Last Friday, the Wisconsin Department of Natural Resources (DNR) on Friday approved Rosendale Dairy’s request to modify its water-protection permit to allow it to expand to 8,000 cows and to increase to 12,000 acres the land manure is spread on. The modified permit contains the most restrictive conditions ever imposed on a farm in the 26-year history of DNR’s permit program for large farms.

“We’ve taken existing laws as far as they can go to assure that significant safeguards are in place to maximize protection for the environment,” says Gordon Stevenson, who leads the DNR’s runoff management section.

The permit imposes conditions over and above the requirements contained in permits issued to other large livestock operations, including:

  • Extra limits on how much manure and commercial fertilizer can be spread on fields under different conditions;
  • A greater distance between water wells and where manure can be spread; Rosendale must meet a 200 foot well “setback,” double the 100 foot setback laws require.
  • Groundwater monitoring. Most permitted farms are not required to conduct groundwater monitoring; the few that do monitor quarterly. Rosendale has been required to monitor monthly. Under the permit modification, Rosendale will be allowed to revert to quarterly monitoring if none of their water samples exceed groundwater quality standards for 24 straight months.
  • Greater scrutiny of their plan for managing how, when and where they apply manure and other nutrients.
  • Additional monitoring of pipelines carrying liquid manure.

More details on these requirements and a list of other enhanced water protection requirements can be found online.

Rosendale’s original permit was approved in 2009 with the understanding that the dairy would pursue a second phase of development that would double the number of animals on the property, and that the permit would need to be modified to accommodate the increase in size.

Rosendale Dairy requested modifications to its permit to expand from its currently permitted size of 4,000 dairy cows and to increase the land it was spreading manure on from about 4,000 acres to 12,000 acres.

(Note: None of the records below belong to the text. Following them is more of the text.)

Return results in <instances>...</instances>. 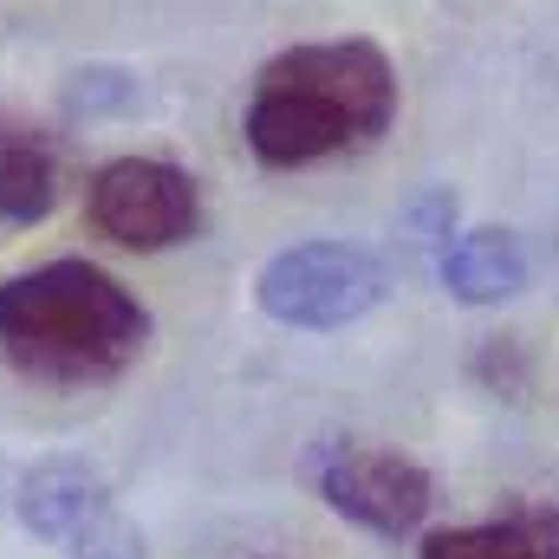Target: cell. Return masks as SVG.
Masks as SVG:
<instances>
[{
    "instance_id": "7c38bea8",
    "label": "cell",
    "mask_w": 559,
    "mask_h": 559,
    "mask_svg": "<svg viewBox=\"0 0 559 559\" xmlns=\"http://www.w3.org/2000/svg\"><path fill=\"white\" fill-rule=\"evenodd\" d=\"M404 228L417 235V241H429L436 254L449 248V235H455V189H423L417 209L404 215Z\"/></svg>"
},
{
    "instance_id": "8992f818",
    "label": "cell",
    "mask_w": 559,
    "mask_h": 559,
    "mask_svg": "<svg viewBox=\"0 0 559 559\" xmlns=\"http://www.w3.org/2000/svg\"><path fill=\"white\" fill-rule=\"evenodd\" d=\"M105 508H118V495H111V481L92 455H39L13 481V521L33 540H52V547H66Z\"/></svg>"
},
{
    "instance_id": "ba28073f",
    "label": "cell",
    "mask_w": 559,
    "mask_h": 559,
    "mask_svg": "<svg viewBox=\"0 0 559 559\" xmlns=\"http://www.w3.org/2000/svg\"><path fill=\"white\" fill-rule=\"evenodd\" d=\"M417 559H559V501H521L468 527H429Z\"/></svg>"
},
{
    "instance_id": "30bf717a",
    "label": "cell",
    "mask_w": 559,
    "mask_h": 559,
    "mask_svg": "<svg viewBox=\"0 0 559 559\" xmlns=\"http://www.w3.org/2000/svg\"><path fill=\"white\" fill-rule=\"evenodd\" d=\"M59 554L66 559H150V540H143V527L124 514V508H105V514L85 521Z\"/></svg>"
},
{
    "instance_id": "52a82bcc",
    "label": "cell",
    "mask_w": 559,
    "mask_h": 559,
    "mask_svg": "<svg viewBox=\"0 0 559 559\" xmlns=\"http://www.w3.org/2000/svg\"><path fill=\"white\" fill-rule=\"evenodd\" d=\"M534 274V254L514 228H455L436 254V280L455 306H501Z\"/></svg>"
},
{
    "instance_id": "7a4b0ae2",
    "label": "cell",
    "mask_w": 559,
    "mask_h": 559,
    "mask_svg": "<svg viewBox=\"0 0 559 559\" xmlns=\"http://www.w3.org/2000/svg\"><path fill=\"white\" fill-rule=\"evenodd\" d=\"M150 306L85 254H59L0 280V358L26 384H111L150 352Z\"/></svg>"
},
{
    "instance_id": "6da1fadb",
    "label": "cell",
    "mask_w": 559,
    "mask_h": 559,
    "mask_svg": "<svg viewBox=\"0 0 559 559\" xmlns=\"http://www.w3.org/2000/svg\"><path fill=\"white\" fill-rule=\"evenodd\" d=\"M404 111L397 59L365 39H299L280 46L254 72L248 111H241V143L261 169H312L338 156H365L371 143L391 138Z\"/></svg>"
},
{
    "instance_id": "8fae6325",
    "label": "cell",
    "mask_w": 559,
    "mask_h": 559,
    "mask_svg": "<svg viewBox=\"0 0 559 559\" xmlns=\"http://www.w3.org/2000/svg\"><path fill=\"white\" fill-rule=\"evenodd\" d=\"M475 378H481L495 397H501V384H508V397H521V391H527V358H521V345H514V338H481Z\"/></svg>"
},
{
    "instance_id": "5b68a950",
    "label": "cell",
    "mask_w": 559,
    "mask_h": 559,
    "mask_svg": "<svg viewBox=\"0 0 559 559\" xmlns=\"http://www.w3.org/2000/svg\"><path fill=\"white\" fill-rule=\"evenodd\" d=\"M85 222L131 254H163L202 235L209 202L202 182L169 156H111L85 176Z\"/></svg>"
},
{
    "instance_id": "277c9868",
    "label": "cell",
    "mask_w": 559,
    "mask_h": 559,
    "mask_svg": "<svg viewBox=\"0 0 559 559\" xmlns=\"http://www.w3.org/2000/svg\"><path fill=\"white\" fill-rule=\"evenodd\" d=\"M306 475H312V495L338 521H352V527H365L378 540H411V534H423V521L436 508V475L423 468L417 455L384 449V442L325 436V442H312Z\"/></svg>"
},
{
    "instance_id": "9c48e42d",
    "label": "cell",
    "mask_w": 559,
    "mask_h": 559,
    "mask_svg": "<svg viewBox=\"0 0 559 559\" xmlns=\"http://www.w3.org/2000/svg\"><path fill=\"white\" fill-rule=\"evenodd\" d=\"M59 202V143L46 124L0 105V222L33 228Z\"/></svg>"
},
{
    "instance_id": "3957f363",
    "label": "cell",
    "mask_w": 559,
    "mask_h": 559,
    "mask_svg": "<svg viewBox=\"0 0 559 559\" xmlns=\"http://www.w3.org/2000/svg\"><path fill=\"white\" fill-rule=\"evenodd\" d=\"M391 274L358 241H286L254 274V306L293 332H338L378 312Z\"/></svg>"
}]
</instances>
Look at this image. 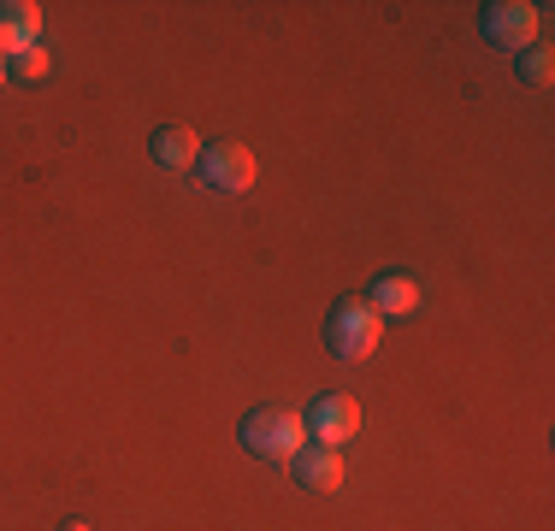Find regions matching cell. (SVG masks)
Segmentation results:
<instances>
[{
  "mask_svg": "<svg viewBox=\"0 0 555 531\" xmlns=\"http://www.w3.org/2000/svg\"><path fill=\"white\" fill-rule=\"evenodd\" d=\"M289 472H296V484H301V490H320V496L343 490V478H349L343 455H337V449H325V443H308L296 461H289Z\"/></svg>",
  "mask_w": 555,
  "mask_h": 531,
  "instance_id": "7",
  "label": "cell"
},
{
  "mask_svg": "<svg viewBox=\"0 0 555 531\" xmlns=\"http://www.w3.org/2000/svg\"><path fill=\"white\" fill-rule=\"evenodd\" d=\"M236 443L255 461H272V467H289V461L308 449V425H301L296 407H255L236 425Z\"/></svg>",
  "mask_w": 555,
  "mask_h": 531,
  "instance_id": "1",
  "label": "cell"
},
{
  "mask_svg": "<svg viewBox=\"0 0 555 531\" xmlns=\"http://www.w3.org/2000/svg\"><path fill=\"white\" fill-rule=\"evenodd\" d=\"M48 72H54V53H48L42 42H36V48H24L18 60H7V77H18V83H42Z\"/></svg>",
  "mask_w": 555,
  "mask_h": 531,
  "instance_id": "11",
  "label": "cell"
},
{
  "mask_svg": "<svg viewBox=\"0 0 555 531\" xmlns=\"http://www.w3.org/2000/svg\"><path fill=\"white\" fill-rule=\"evenodd\" d=\"M195 171H202V183L219 190V195H248L255 190V154H248L243 142H214V148H202Z\"/></svg>",
  "mask_w": 555,
  "mask_h": 531,
  "instance_id": "4",
  "label": "cell"
},
{
  "mask_svg": "<svg viewBox=\"0 0 555 531\" xmlns=\"http://www.w3.org/2000/svg\"><path fill=\"white\" fill-rule=\"evenodd\" d=\"M479 30L502 53H526L538 42V30H544V7H532V0H491V7H479Z\"/></svg>",
  "mask_w": 555,
  "mask_h": 531,
  "instance_id": "3",
  "label": "cell"
},
{
  "mask_svg": "<svg viewBox=\"0 0 555 531\" xmlns=\"http://www.w3.org/2000/svg\"><path fill=\"white\" fill-rule=\"evenodd\" d=\"M60 531H89V526H83V520H65V526H60Z\"/></svg>",
  "mask_w": 555,
  "mask_h": 531,
  "instance_id": "12",
  "label": "cell"
},
{
  "mask_svg": "<svg viewBox=\"0 0 555 531\" xmlns=\"http://www.w3.org/2000/svg\"><path fill=\"white\" fill-rule=\"evenodd\" d=\"M514 77H520L526 89H550L555 83V53L544 42H532L526 53H514Z\"/></svg>",
  "mask_w": 555,
  "mask_h": 531,
  "instance_id": "10",
  "label": "cell"
},
{
  "mask_svg": "<svg viewBox=\"0 0 555 531\" xmlns=\"http://www.w3.org/2000/svg\"><path fill=\"white\" fill-rule=\"evenodd\" d=\"M301 425H308V437H313V443L343 449L354 431H361V402H354V396L325 390V396H313V402H308V414H301Z\"/></svg>",
  "mask_w": 555,
  "mask_h": 531,
  "instance_id": "5",
  "label": "cell"
},
{
  "mask_svg": "<svg viewBox=\"0 0 555 531\" xmlns=\"http://www.w3.org/2000/svg\"><path fill=\"white\" fill-rule=\"evenodd\" d=\"M0 83H7V60H0Z\"/></svg>",
  "mask_w": 555,
  "mask_h": 531,
  "instance_id": "13",
  "label": "cell"
},
{
  "mask_svg": "<svg viewBox=\"0 0 555 531\" xmlns=\"http://www.w3.org/2000/svg\"><path fill=\"white\" fill-rule=\"evenodd\" d=\"M378 337H385V319L366 308V296H349L325 313V349H332L337 361H366V354L378 349Z\"/></svg>",
  "mask_w": 555,
  "mask_h": 531,
  "instance_id": "2",
  "label": "cell"
},
{
  "mask_svg": "<svg viewBox=\"0 0 555 531\" xmlns=\"http://www.w3.org/2000/svg\"><path fill=\"white\" fill-rule=\"evenodd\" d=\"M202 148H207V142L195 137L190 125H160V130L149 137V154H154V166H166V171H190L195 159H202Z\"/></svg>",
  "mask_w": 555,
  "mask_h": 531,
  "instance_id": "9",
  "label": "cell"
},
{
  "mask_svg": "<svg viewBox=\"0 0 555 531\" xmlns=\"http://www.w3.org/2000/svg\"><path fill=\"white\" fill-rule=\"evenodd\" d=\"M42 42V7L36 0H0V60H18Z\"/></svg>",
  "mask_w": 555,
  "mask_h": 531,
  "instance_id": "6",
  "label": "cell"
},
{
  "mask_svg": "<svg viewBox=\"0 0 555 531\" xmlns=\"http://www.w3.org/2000/svg\"><path fill=\"white\" fill-rule=\"evenodd\" d=\"M420 301H426V289H420V277H408V272H385V277H373V289H366V308H373L378 319H402V313H414Z\"/></svg>",
  "mask_w": 555,
  "mask_h": 531,
  "instance_id": "8",
  "label": "cell"
}]
</instances>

An Environmental Impact Statement examining potential impacts associated with doubling the operation size was completed during the first permit issuance process.

Under federal and state laws, farms with 1,000 animal units –the equivalent of 700 milking cows, 1,000 beef cattle, 2,500 feeder pigs, or 55,000 turkeys –are required to get the permits. Wisconsin may require them for smaller farms as well if the farms have had past manure problems or meet other risk factors.

Such large farms, often called “Concentrated Animal Feeding Operations” or “CAFOs” for short, meet a slate of requirements including that they submit plans and specifications for regulated activities, that they not spread liquid manure during frozen/snow-covered conditions, that they have a minimum of 6 months storage for liquid manure and that they follow a phosphorus based nutrient management plan and collect detailed landspreading and inspection records, among other requirements.

About 190 of Wisconsin’s 30,000 livestock and poultry operations are CAFOs. Most of the permitted farms have dairy cows, and CAFOs house about 10 percent of Wisconsin’s 1.25 million dairy cows.